Instructions to follow =
Copy out the rows below, swapping every "stone tower" for "stone watchtower" and leaving everything else as it is.

========================================================================

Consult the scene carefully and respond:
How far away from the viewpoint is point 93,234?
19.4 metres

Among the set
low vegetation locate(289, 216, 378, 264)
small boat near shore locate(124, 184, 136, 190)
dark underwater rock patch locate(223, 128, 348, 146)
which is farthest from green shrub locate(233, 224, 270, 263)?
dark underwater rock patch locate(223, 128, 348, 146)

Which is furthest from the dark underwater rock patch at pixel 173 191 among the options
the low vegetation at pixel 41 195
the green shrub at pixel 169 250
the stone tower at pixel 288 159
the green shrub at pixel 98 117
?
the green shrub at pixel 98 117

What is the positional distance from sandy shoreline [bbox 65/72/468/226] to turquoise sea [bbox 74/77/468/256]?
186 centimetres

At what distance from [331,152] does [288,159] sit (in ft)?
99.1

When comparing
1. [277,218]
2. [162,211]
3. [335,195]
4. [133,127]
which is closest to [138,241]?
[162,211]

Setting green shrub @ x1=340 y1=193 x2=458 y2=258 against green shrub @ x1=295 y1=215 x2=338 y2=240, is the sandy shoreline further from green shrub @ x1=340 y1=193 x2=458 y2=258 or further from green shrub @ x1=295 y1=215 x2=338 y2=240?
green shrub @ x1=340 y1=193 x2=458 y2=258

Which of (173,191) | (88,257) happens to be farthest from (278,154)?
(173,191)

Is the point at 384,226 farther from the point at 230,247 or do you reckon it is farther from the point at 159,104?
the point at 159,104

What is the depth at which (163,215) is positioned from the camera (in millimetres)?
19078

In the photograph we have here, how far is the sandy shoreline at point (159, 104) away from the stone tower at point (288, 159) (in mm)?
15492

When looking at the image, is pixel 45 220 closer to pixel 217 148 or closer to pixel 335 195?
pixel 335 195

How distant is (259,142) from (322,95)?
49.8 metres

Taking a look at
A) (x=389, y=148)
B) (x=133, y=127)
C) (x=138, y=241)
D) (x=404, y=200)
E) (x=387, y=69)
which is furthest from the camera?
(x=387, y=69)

========================================================================

Solution for this exercise =
Consult the scene carefully and respond:
How far away from the viewpoint is point 93,234?
19.4 metres

Among the set
low vegetation locate(289, 216, 378, 264)
small boat near shore locate(124, 184, 136, 190)
dark underwater rock patch locate(223, 128, 348, 146)
which is farthest from green shrub locate(233, 224, 270, 263)?
dark underwater rock patch locate(223, 128, 348, 146)

Which is furthest from the dark underwater rock patch at pixel 173 191 among the options
the low vegetation at pixel 41 195
the green shrub at pixel 169 250
the stone watchtower at pixel 288 159
the green shrub at pixel 98 117
?
the green shrub at pixel 98 117

What is the positional distance from sandy shoreline [bbox 65/72/468/226] to turquoise sea [bbox 74/77/468/256]?
186 centimetres

At what distance from [331,152] does [288,159] sit (in ft)?
99.1

When comparing
1. [277,218]
2. [162,211]
3. [335,195]
4. [133,127]
which is closest to [138,241]?
[162,211]

Setting green shrub @ x1=340 y1=193 x2=458 y2=258 against green shrub @ x1=295 y1=215 x2=338 y2=240, is the sandy shoreline further from green shrub @ x1=340 y1=193 x2=458 y2=258 or further from green shrub @ x1=295 y1=215 x2=338 y2=240?
green shrub @ x1=340 y1=193 x2=458 y2=258

Which of (173,191) | (88,257) happens to be farthest from (278,154)?
(173,191)

Is the point at 384,226 farther from the point at 230,247 or do you reckon it is farther from the point at 159,104?
the point at 159,104

What is the depth at which (163,215) is positioned from the camera (in millimetres)?
19078

In the photograph we have here, how far is the sandy shoreline at point (159, 104) away from the stone watchtower at point (288, 159) (in mm)?
15492

When looking at the image, is pixel 45 220 closer to pixel 217 148 or closer to pixel 335 195?
pixel 335 195

How distant is (259,142) from (322,95)?
49.8 metres

Taking a look at
A) (x=389, y=148)
B) (x=133, y=127)
C) (x=138, y=241)
D) (x=404, y=200)
E) (x=387, y=69)
which is furthest from the camera?
(x=387, y=69)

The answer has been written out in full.